Hurricane (4-1) enters the game holding the No. 6 position in the playoff ratings, one spot ahead of the Cougars (3-2).
Williams leads the MSAC in yards per reception at a whopping 27.9 and has hauled in seven touchdowns. In last week’s win against Spring Valley, Williams had big-play TDs of 79, 37 and 58 yards on passes from quarterback Nathan Roy.
Cordon has snagged five touchdowns this year and also ran 18 yards for a score against Spring Valley and returned a kickoff 81 yards for a TD against Winfield.
Capital coach Jon Carpenter doesn’t think his defense will attempt anything special to combat Hurricane’s dynamic receiving duo.
“I don’t think we can draw anything up different,’’ he said. “We’ll play what we’ve been playing, and see how that goes.’’
Hurricane coach Jeremy Taylor notes that Williams and Cordon won’t be able to burn Capital’s secondary the way they do to most defenses.
“It’s the same old Capital,’’ Taylor said. “They’re as fast or faster than we are. A lot of size and a lot of speed. They’ve got talent running everywhere.
“Even when they mess up and you exploit something, they just run you down. Against other teams, it would be a touchdown. Against them, it’s a 25-yard gain. And if they break one, it’s gone.’’
Ah, yes. Not only can Capital run with Hurricane’s receivers, it can also match the Skins in game-changing wideouts with Deishawn Harper and Anthony Pittman. Harper averages 24.4 yards per reception with four TDs for the Cougars, and Pittman averages 21.4 with five scores.
The Cougars’ third talented wideout, K.J. Figures, is expected to miss the game with a shoulder injury.
Capital certainly made the most of its speed in last year’s meeting with Hurricane, racing out to a 33-0 lead after one quarter and settling for a 61-20 victory. Quarterback Kerry Martin Jr. threw for 320 yards and six touchdowns that night and ran six times for 62 yards.
“They were better than we were last year,’’ Taylor said. “They exploited a lot of things we tried to do, and we had a ton of turnovers. This year, we’re not coming in as beat up as the last time we played them, which is always good.

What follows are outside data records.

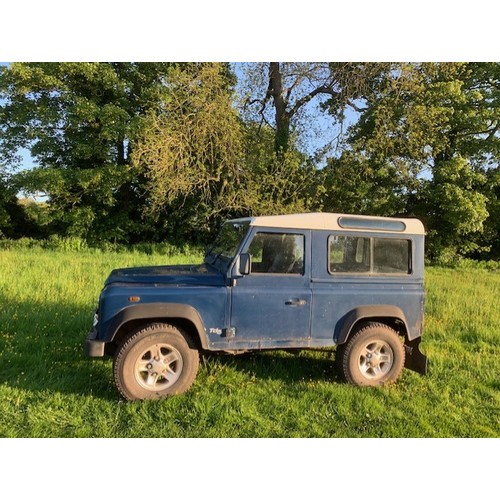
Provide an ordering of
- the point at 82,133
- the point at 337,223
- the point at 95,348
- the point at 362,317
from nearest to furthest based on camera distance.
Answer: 1. the point at 95,348
2. the point at 362,317
3. the point at 337,223
4. the point at 82,133

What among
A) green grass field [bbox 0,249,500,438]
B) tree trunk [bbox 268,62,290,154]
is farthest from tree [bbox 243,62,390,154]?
green grass field [bbox 0,249,500,438]

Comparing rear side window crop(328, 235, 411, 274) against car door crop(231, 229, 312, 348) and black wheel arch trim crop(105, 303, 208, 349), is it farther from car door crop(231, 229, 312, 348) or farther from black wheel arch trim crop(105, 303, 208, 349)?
black wheel arch trim crop(105, 303, 208, 349)

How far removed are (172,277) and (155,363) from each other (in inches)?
36.4

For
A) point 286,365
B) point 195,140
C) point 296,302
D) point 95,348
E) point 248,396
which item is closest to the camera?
point 95,348

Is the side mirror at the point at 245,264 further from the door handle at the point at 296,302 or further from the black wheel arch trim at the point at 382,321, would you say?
the black wheel arch trim at the point at 382,321

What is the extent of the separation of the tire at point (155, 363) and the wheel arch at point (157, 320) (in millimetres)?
89

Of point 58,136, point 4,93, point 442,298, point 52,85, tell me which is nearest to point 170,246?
point 58,136

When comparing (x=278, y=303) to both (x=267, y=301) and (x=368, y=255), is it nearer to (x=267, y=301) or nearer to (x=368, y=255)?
(x=267, y=301)

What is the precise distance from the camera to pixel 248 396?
420 centimetres

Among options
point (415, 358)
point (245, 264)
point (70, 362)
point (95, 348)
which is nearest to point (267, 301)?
point (245, 264)

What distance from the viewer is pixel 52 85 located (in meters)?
16.8

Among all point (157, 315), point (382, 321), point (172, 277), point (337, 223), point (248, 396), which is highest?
point (337, 223)

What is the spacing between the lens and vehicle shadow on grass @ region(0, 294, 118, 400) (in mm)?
4348

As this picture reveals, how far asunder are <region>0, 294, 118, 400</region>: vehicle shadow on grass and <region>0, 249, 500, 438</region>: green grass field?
2cm
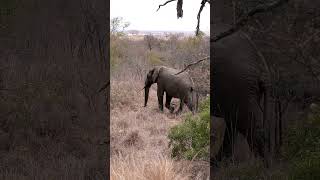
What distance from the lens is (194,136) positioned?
4277 mm

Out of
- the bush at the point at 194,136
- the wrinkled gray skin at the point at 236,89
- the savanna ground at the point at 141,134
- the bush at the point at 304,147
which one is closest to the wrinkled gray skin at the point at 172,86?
the savanna ground at the point at 141,134

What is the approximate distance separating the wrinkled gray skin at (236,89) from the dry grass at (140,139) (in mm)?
805

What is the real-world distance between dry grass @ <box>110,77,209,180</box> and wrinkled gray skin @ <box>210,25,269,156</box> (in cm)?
81

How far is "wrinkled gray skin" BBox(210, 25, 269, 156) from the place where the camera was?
8.26ft

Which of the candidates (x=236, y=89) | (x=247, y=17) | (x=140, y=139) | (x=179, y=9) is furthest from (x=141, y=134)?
(x=247, y=17)

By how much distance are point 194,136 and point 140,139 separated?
2.37m

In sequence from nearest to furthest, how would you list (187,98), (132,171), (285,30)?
(285,30), (132,171), (187,98)

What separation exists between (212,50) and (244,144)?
45 centimetres

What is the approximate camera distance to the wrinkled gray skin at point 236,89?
8.26 feet
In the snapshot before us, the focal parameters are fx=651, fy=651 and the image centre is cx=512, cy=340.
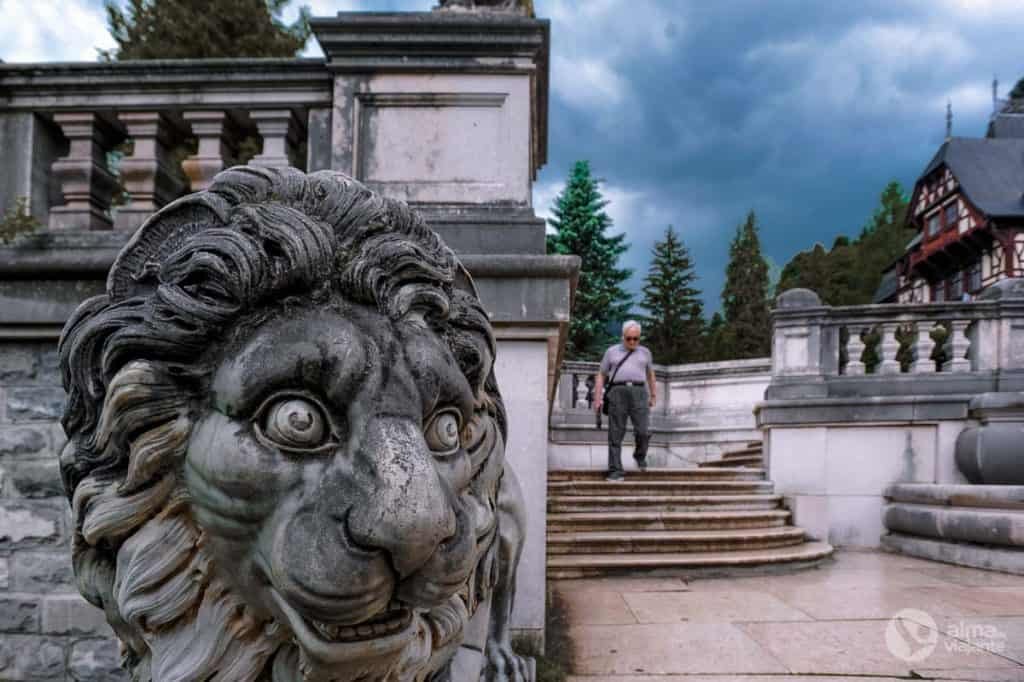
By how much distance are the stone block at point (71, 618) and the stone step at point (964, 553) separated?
2.87 metres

If we want to compete with anybody, we have to keep the game within reach and try to pull it out.’’
Hurricane’s pass defense has been one of its strong points this season, allowing only 78 yards per game, and also registering six sacks and three interceptions.
“I told our players that I think we’ve gotten better each week,’’ Taylor said, “and if you want to be a great football team, you’ve got to get better each week.’’
Carpenter said he saw some encouraging signs from his team in its last game, a 24-21 loss at No. 1 Huntington two weeks ago. He hopes the good vibes carry over to the second half of the season.
“That’s always the deal around here,’’ Carpenter said, “how fast can you get them to buy into doing things right? We got a lot of eyes opened that night, so we’ll see if that’s the case.
“We always practice well. We just need to focus in on the little things. If we can major in minor things, we’d be pretty good. That’s the difference in a big game, about eight plays. That’s what decides who wins and loses. A lack of focus on assignments and doing your job shows up on those eight plays. All of them went against us [at Huntington], and it didn’t give us a chance to win.’’
Capital has won 12 of 16 games in a series that began in 1999, and the teams have met every year since 2008. Hurricane won back-to-back decisions in 2001-02 and 2012-13.